▶ GOAL OF THE EXERCISE
Copy out the material with every "farthest" changed to "most distant", leaving all other text as it is.

(Questions about scene geometry)
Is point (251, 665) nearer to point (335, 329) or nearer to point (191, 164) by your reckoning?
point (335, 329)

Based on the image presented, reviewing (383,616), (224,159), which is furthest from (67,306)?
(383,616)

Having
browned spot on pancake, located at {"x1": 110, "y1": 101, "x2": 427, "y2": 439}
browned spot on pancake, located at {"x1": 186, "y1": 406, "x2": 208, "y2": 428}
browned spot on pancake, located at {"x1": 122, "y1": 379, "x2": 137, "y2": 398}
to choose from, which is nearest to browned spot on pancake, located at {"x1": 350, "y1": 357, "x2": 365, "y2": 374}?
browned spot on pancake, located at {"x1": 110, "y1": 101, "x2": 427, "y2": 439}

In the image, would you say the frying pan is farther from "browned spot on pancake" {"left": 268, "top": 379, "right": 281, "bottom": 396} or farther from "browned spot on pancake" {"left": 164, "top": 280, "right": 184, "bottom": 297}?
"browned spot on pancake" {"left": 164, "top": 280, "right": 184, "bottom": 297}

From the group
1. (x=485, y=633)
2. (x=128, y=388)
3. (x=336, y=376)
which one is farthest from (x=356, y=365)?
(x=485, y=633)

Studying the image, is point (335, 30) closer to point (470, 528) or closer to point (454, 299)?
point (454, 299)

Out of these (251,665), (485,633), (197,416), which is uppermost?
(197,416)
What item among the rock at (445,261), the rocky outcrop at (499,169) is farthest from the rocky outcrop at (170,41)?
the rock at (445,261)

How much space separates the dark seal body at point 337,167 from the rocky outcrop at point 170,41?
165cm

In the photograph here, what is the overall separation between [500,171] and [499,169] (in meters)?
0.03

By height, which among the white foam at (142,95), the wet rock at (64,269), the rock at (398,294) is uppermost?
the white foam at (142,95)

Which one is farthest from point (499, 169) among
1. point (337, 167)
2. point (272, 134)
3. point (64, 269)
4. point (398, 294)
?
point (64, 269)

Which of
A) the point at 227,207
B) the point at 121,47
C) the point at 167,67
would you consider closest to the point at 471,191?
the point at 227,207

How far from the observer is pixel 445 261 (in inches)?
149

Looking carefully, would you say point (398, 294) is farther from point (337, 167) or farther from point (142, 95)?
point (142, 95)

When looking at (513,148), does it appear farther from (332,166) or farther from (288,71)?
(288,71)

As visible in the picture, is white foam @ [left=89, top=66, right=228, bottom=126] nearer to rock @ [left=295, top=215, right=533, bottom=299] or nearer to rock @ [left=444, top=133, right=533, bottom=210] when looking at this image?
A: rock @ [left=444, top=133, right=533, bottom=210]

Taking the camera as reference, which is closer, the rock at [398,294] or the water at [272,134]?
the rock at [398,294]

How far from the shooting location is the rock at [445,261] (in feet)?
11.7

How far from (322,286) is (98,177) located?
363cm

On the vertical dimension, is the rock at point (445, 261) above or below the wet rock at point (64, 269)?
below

▶ EXPECTED ANSWER
Is point (251, 665) nearer to point (335, 329) or nearer to point (191, 164) by your reckoning?
point (335, 329)

Based on the image presented, reviewing (383,616), (224,159), which is furthest from (67,306)?
(383,616)

Having
browned spot on pancake, located at {"x1": 110, "y1": 101, "x2": 427, "y2": 439}
browned spot on pancake, located at {"x1": 186, "y1": 406, "x2": 208, "y2": 428}
browned spot on pancake, located at {"x1": 122, "y1": 379, "x2": 137, "y2": 398}
to choose from, which is nearest to browned spot on pancake, located at {"x1": 350, "y1": 357, "x2": 365, "y2": 374}?
browned spot on pancake, located at {"x1": 110, "y1": 101, "x2": 427, "y2": 439}

In the image, would you say the frying pan is farther from "browned spot on pancake" {"left": 268, "top": 379, "right": 281, "bottom": 396} or farther from "browned spot on pancake" {"left": 164, "top": 280, "right": 184, "bottom": 297}?
"browned spot on pancake" {"left": 164, "top": 280, "right": 184, "bottom": 297}

From the group
1. (x=485, y=633)
2. (x=128, y=388)
3. (x=336, y=376)
which one is most distant from (x=356, y=365)?
(x=485, y=633)

Studying the image, is point (335, 30) closer to point (470, 528) or closer to point (454, 299)?
point (454, 299)

Out of these (251,665), (485,633), (197,416), which is uppermost?
(197,416)
What item among the rock at (445,261), the rocky outcrop at (499,169) is most distant from the rocky outcrop at (170,41)?
the rock at (445,261)

How much space separates the dark seal body at point 337,167 from the rocky outcrop at point 170,41?
165cm

In the photograph here, what is the overall separation between [500,171] and [499,169] (in meters)?
0.03

By height, which among the white foam at (142,95), the wet rock at (64,269), the rock at (398,294) is uppermost?
the white foam at (142,95)

Which one is most distant from point (499, 169) among
1. point (337, 167)
2. point (272, 134)
3. point (64, 269)
4. point (398, 294)
?
point (64, 269)

Which of
A) the point at 227,207
B) the point at 121,47
C) the point at 167,67
would you consider closest to the point at 471,191?
the point at 227,207

How far from the observer is pixel 445 261 (in inches)?
149

Looking carefully, would you say point (398, 294) is farther from point (337, 167) or farther from point (142, 95)?
point (142, 95)

When looking at (513,148), does it appear farther from (332,166) or farther from (288,71)?
(288,71)

As visible in the picture, is white foam @ [left=89, top=66, right=228, bottom=126] nearer to rock @ [left=295, top=215, right=533, bottom=299] or nearer to rock @ [left=444, top=133, right=533, bottom=210] when looking at this image?
A: rock @ [left=444, top=133, right=533, bottom=210]

Taking the camera as reference, which is closer, the rock at [398,294] or the water at [272,134]?
the rock at [398,294]

How far from the shooting location is the rock at [445,261] (in feet)?
11.7

How far from (322,286) is (98,177) located?
363cm

On the vertical dimension, is the rock at point (445, 261) above or below the wet rock at point (64, 269)?
below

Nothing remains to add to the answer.